Johnson is creating a 10-week program geared toward high school females in low-income areas.
“We will work in self-love, worth and motivation, leadership skills and college and career preparation,” she said.
Johnson will continue her studies in political science and her involvement with the NLA on the Atlanta Campus this fall. This summer, she takes on another internship with 100 Black Men of Atlanta, where she’ll help plan their fall conference programming.
Johnson and 23 other State Farm Scholars from DeKalb County will receive their associate degrees in spring and summer. Some are moving on to Georgia State’s Atlanta Campus; others have been accepted to four-year institutions across the state.

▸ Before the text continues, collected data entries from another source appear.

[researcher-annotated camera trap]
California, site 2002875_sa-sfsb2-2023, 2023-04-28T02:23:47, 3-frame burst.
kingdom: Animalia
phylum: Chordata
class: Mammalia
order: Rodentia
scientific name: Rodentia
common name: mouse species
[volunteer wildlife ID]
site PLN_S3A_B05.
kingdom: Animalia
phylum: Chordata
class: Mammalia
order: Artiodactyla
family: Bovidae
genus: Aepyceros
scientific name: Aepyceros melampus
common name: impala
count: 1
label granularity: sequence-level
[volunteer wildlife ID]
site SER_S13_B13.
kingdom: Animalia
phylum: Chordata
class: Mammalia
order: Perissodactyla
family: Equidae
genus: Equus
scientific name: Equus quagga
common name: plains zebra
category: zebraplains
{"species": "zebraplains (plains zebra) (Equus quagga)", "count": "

- Waheeda Nur, from Clarkston High School, who is participating in a three-week, intensive introductory Global Environmental Microbiology Summer course. The course is being taught at the Center for Dark Energy Biosphere Investigations headquartered at the University of Southern California and funded by the National Science Foundation. She will continue her biology studies at Georgia State’s Atlanta Campus with an eye toward becoming a doctor one day.
- Alex Navarro, also from Clarkston High School, who was named as a Jack Kent Cooke Undergraduate Transfer Scholar semi-finalist. Navarro also participated in research as a member of the National Science Foundation-funded Louis Stokes Alliance for Minority Participation program. He will continue his studies in biology at Emory University; and
- Kiara Mahoney, from McNair High School, who has been on the Dean’s List and the President’s List and was recently recognized with the Dean’s Award during the 2019 Honors Day Celebration. Mahoney will continue her studies at Spelman College, majoring in early childhood education.
The State Farm Scholarship program, funded through a $14.5 million gift from the State Farm Insurance Corporation, is part of the Georgia State LIFT program, one of Georgia State University’s student success initiatives. It was created to help DeKalb County students with scholarships, advisement, employment opportunities and leadership training to stay on track for graduation. State Farm Scholars also are encouraged to give back to their communities through volunteering and peer mentoring, said Potier.
“This group of scholars are pioneers,” Potier said. “They took a chance on themselves and the State Farm Mentoring Scholarship and are now in position to not only obtain a post-secondary credential but to do so debt-free. They are future film makers, teachers, lawyers, doctors, psychologists, social workers, researchers and community activists — and now they are Georgia State University Perimeter College graduates.”